The mitigation is simple: date everything, note your confidence level when it matters, and update entries when you discover you were wrong. A corrected document is infinitely more useful than an uncorrected memory.

“This is over-optimization. Not everything needs to be recorded.”

Correct. Not everything needs to be recorded. But way more needs to be recorded than most people think. The cost of recording something you’ll never need again is a few minutes of writing. The cost of not recording something you’ll need later is hours of re-derivation, or worse, making the same mistake again because you forgot you already learned better.

The failure mode of over-documenting is wasted minutes. The failure mode of under-documenting is wasted days. The asymmetry is massive.

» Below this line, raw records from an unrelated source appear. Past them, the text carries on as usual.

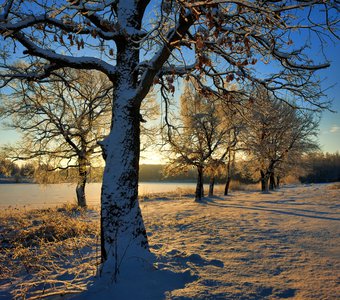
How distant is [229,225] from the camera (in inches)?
311

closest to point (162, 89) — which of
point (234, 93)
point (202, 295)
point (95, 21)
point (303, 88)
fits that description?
point (234, 93)

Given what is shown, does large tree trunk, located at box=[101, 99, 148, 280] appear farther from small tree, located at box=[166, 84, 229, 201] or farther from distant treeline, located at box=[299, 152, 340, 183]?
distant treeline, located at box=[299, 152, 340, 183]

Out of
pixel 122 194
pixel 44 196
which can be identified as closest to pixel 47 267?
pixel 122 194

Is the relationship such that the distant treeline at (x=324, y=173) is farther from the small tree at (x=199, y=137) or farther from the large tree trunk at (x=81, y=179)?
the large tree trunk at (x=81, y=179)

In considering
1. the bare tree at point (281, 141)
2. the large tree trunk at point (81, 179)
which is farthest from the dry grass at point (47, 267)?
the bare tree at point (281, 141)

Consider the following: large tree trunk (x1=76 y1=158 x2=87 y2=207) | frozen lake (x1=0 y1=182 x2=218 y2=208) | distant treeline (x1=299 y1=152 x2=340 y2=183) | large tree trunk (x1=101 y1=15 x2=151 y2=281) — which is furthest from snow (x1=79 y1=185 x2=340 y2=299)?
distant treeline (x1=299 y1=152 x2=340 y2=183)

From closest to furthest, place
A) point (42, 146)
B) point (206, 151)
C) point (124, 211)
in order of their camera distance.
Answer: point (124, 211) < point (42, 146) < point (206, 151)

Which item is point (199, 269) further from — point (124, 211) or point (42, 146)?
point (42, 146)

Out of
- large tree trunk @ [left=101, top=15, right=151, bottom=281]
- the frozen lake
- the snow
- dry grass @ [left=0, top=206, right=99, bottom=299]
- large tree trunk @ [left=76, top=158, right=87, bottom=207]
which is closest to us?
the snow

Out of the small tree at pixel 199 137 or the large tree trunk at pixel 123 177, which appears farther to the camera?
the small tree at pixel 199 137

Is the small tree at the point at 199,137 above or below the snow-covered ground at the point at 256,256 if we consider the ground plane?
above

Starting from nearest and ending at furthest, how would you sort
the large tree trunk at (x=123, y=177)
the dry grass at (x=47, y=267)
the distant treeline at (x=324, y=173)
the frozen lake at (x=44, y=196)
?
the dry grass at (x=47, y=267) < the large tree trunk at (x=123, y=177) < the frozen lake at (x=44, y=196) < the distant treeline at (x=324, y=173)

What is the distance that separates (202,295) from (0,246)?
5903 mm

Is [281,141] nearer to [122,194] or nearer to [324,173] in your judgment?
[122,194]
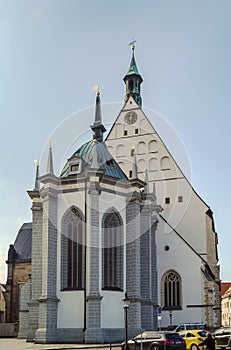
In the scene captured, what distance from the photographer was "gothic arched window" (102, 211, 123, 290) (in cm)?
3388

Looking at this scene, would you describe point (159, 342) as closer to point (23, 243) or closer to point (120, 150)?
point (120, 150)

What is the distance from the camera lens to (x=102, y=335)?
31828mm

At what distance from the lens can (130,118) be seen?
165ft

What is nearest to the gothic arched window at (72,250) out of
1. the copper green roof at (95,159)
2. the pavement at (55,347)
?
the copper green roof at (95,159)

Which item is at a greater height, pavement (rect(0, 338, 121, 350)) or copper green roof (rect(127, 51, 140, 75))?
copper green roof (rect(127, 51, 140, 75))

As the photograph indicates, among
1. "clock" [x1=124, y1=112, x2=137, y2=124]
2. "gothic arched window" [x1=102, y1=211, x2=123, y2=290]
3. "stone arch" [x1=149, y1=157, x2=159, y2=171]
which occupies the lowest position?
"gothic arched window" [x1=102, y1=211, x2=123, y2=290]

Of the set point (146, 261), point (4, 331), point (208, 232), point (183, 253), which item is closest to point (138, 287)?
point (146, 261)

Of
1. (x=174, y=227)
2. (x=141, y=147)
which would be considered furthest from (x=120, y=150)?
(x=174, y=227)

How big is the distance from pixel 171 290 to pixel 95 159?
14.6m

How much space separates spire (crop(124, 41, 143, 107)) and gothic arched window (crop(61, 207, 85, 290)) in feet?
70.5

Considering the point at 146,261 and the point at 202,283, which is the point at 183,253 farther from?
the point at 146,261

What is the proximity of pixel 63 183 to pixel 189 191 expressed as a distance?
15.1m

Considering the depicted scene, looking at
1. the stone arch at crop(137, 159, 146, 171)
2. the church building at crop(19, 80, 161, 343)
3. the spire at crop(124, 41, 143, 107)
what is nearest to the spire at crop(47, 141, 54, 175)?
the church building at crop(19, 80, 161, 343)

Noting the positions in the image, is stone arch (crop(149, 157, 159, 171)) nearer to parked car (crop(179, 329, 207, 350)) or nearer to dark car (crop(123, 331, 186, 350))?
parked car (crop(179, 329, 207, 350))
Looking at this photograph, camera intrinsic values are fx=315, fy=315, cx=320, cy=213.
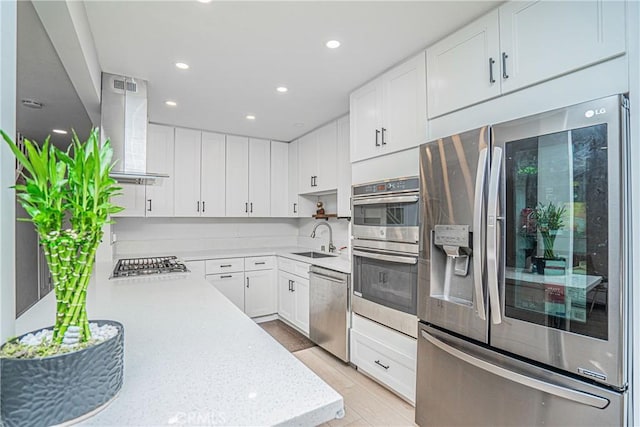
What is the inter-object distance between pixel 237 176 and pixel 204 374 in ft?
11.6

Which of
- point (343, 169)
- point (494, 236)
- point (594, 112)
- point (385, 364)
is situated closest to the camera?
point (594, 112)

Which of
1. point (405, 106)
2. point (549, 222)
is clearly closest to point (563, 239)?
point (549, 222)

“This turns life into a performance.”

Only if you’re documenting for an audience. If you’re documenting for yourself, in a private system, there’s no performance. There’s no audience to perform for. This objection conflates documentation with content creation (again). They’re not the same thing.

“I tried journaling once and stopped after two weeks.”

Journaling is a specific, emotionally-oriented practice that doesn’t resonate with everyone. Documentation is broader and more utilitarian. If journaling didn’t stick, try work logs. If work logs feel tedious, try TIL entries. If TIL entries feel too small, try project retrospectives. The practice has to match your personality and your work. But “I tried one specific form of documentation and it didn’t work” is not evidence that documentation as a category doesn’t work.

XII. Start today. Not tomorrow. Today.

Here’s what I want you to do right now. Not after you finish reading this. Not after you’ve evaluated twelve tools. Not after you’ve designed the perfect system. Right now.

Open a text file. Name it worklog.md. Write today’s date. Write one sentence about what you worked on today. Save it.

That’s it. That’s the whole first step.

## 2026-02-14

Worked on the checkout flow redesign. Spent most of the afternoon
debugging a state management issue where the cart was clearing
itself on page navigation.

Tomorrow, open the same file. Add another entry. The day after, another. Don’t worry about organization. Don’t worry about tags. Don’t worry about whether you should use Obsidian or Logseq or Notion. Just write, in a file, what you did and what you learned.

After a week, you’ll have seven entries. You’ll look at them and think “huh, that’s a useful record.” After a month, you’ll search the file for the first time and find something you’d already half-forgotten. After three months, you’ll start relying on it. After a year, you’ll wonder how you ever functioned without it.

The best time to start documenting your life was ten years ago. The second best time is today.

Every day you wait is another day of experience, learning, and thinking that gets fed into the exponential decay function of human memory and never comes back. The cure costs 15 minutes a day. The disease costs you everything you’ve ever learned and done, slowly, silently, permanently.

Start the file. Write the entry. Begin.